Tolls have been used to advance an economic rationale for funding roadways, bridges, and tunnels in the United States since its founding. Additionally, tolling is advocated as a means of allocating scarce roadway capacity among users and achieving an array of other policy and environmental objectives. Toll facilities can improve traffic flow along congested corridors and facilities and raise new revenue for investment in transportation infrastructure and services. However, significant concerns remain among key stakeholders regarding the value of tolling.

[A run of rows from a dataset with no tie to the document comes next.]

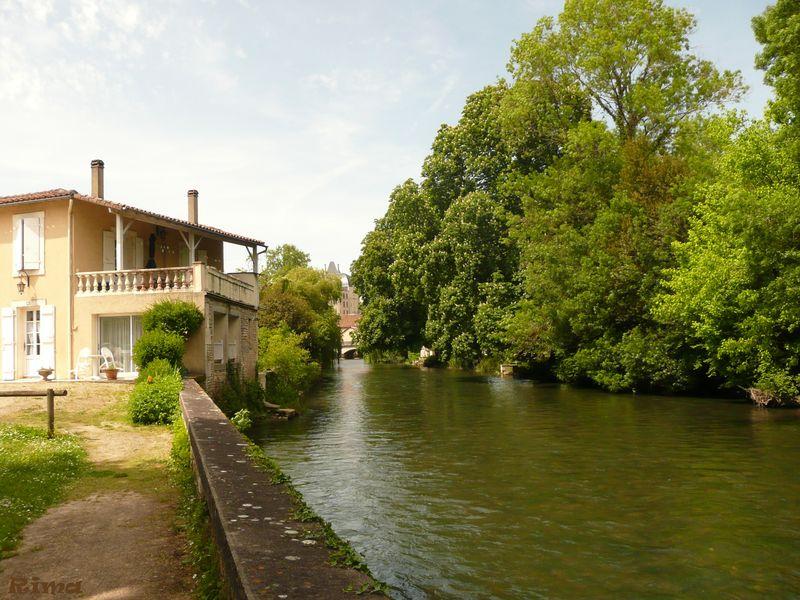 Moulin et château de Verteuil en Charente,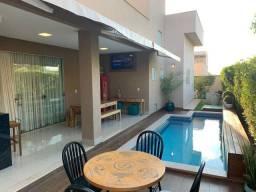 Linda casa térrea em condomínio fechado - Jardins Lisboa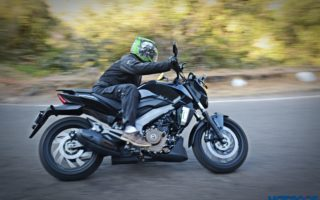 Bajaj Dominar 400 Action shots 11 320x200 Bajaj Dominar 400 Exhaustive Performance Review : Not a Dram of Islay Malt But...
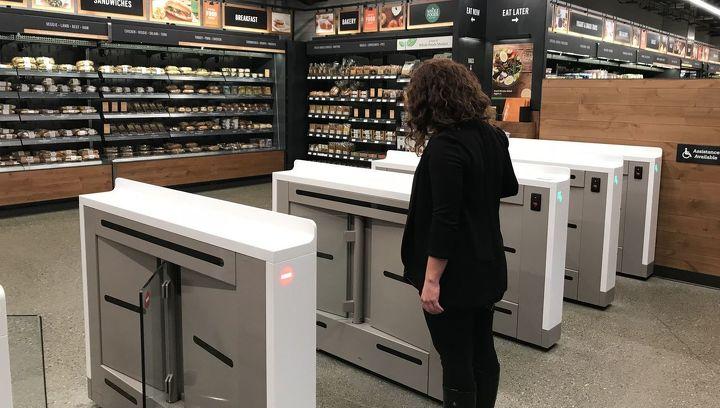 Amazon открывает супермаркет без касс и продавцов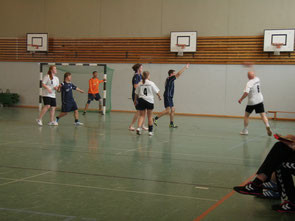 Bild: Handball Freiwurf Hamburg-Liga in Eidelstedt beim SV E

Goods movement businesses (trucking companies, shippers, and receivers) represent some of the most ardent critics of using tolls to address the nation’s congestion, environmental, and roadway transportation infrastructure needs. As the national discussion of transportation investment and financing needs progresses, particularly in light of recent congressionally established commissions to address such issues, research is needed to understand how goods movement businesses assess tradeoffs in using or avoiding tolled facilities. Recent TRB forums that brought advocates and analysts of tolling together with trucking industry representatives highlighted the lack of understanding by advocates and analysts of the business of trucking. Some interviews with freight stakeholders have been conducted through FHWA and are documented in Issues and Options for Increasing the Use of Tolling and Pricing to Finance Transportation Improvements, Final Report, Work Order 05-002, prepared for FHWA Office of Transportation Policy Studies, June 9, 2006. Additional research is needed to foster a further understanding of industry tradeoffs when using or avoiding toll facilities.

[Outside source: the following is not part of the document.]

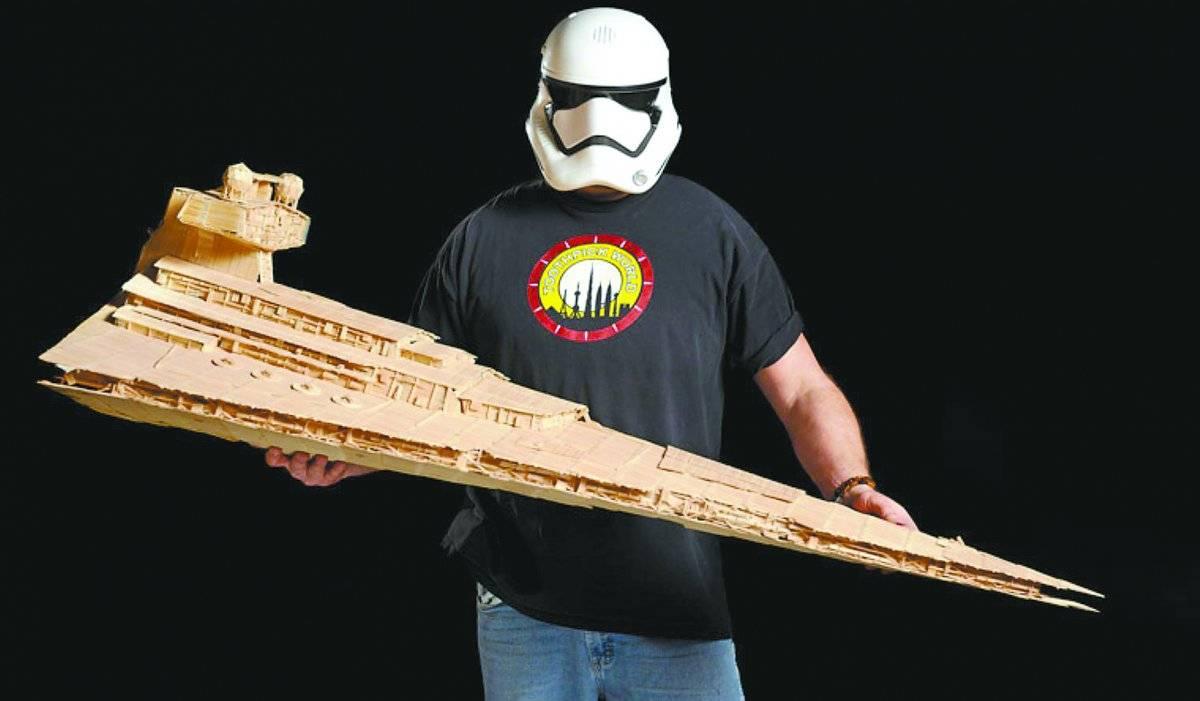 A maior escultura de palitos de dentes de Star Wars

The objective of this research is to identify the value that goods movement businesses seek from the transportation roadway network and their willingness to pay tolls for that value.
(1). Review pertinent literature on goods movement decision-making processes relative to using (or avoiding) existing and future toll facilities (e.g., routing decisions, cost pass through, productivity gains). Documents reviewed should focus primarily on public and private sector reports and surveys in the United States (including border crossings). (2). Develop a preliminary list of factors and associated rationale that goods movement businesses value when making decisions to use or avoid toll facilities. Prepare a working paper providing the results of Tasks 1 and 2 to the NCFRP within 2 months of the contract award. Conduct a conference call to discuss the working paper with the project panel. (3). Develop a detailed data collection plan and methodology to determine under what conditions goods movement businesses will use or avoid existing or future tolled facilities. The plan should cover the full range of freight users of the transportation roadway network (e.g., national, regional, and local operations; for-hire and private fleets; carriers, shippers, and receivers of various sizes). The plan should include data collection instruments and describe quality control procedures to ensure the instruments’ accuracy and completeness. (4). Five months after contract award, prepare an interim report that provides the results of Tasks 1 through 3. Meet with the project panel to review the interim report. Modify the interim report based on the panel’s comments. The research agency shall not begin work on the remaining tasks without NCFRP approval. (5). Execute the Task 3 data collection plan as approved by the project panel. (6). Analyze the results of the information collected in Task 5 and develop preliminary findings. Within 10 months of contract award, prepare a report with supporting documentation that provides the results and conduct a conference call with the project panel. (7). Identify and discuss opportunities and constraints (e.g., jurisdictional, operational, technological) for addressing the Task 6 findings. (8). Fifteen months after contract award, submit a final report that describes the willingness of goods movement businesses to pay tolls, the factors that each segment considers, their rationale for avoiding tolls, and the opportunities and constraints for addressing the goods movement businesses’ concerns. Develop a PowerPoint presentation and an article for publication that highlights the key findings of the report.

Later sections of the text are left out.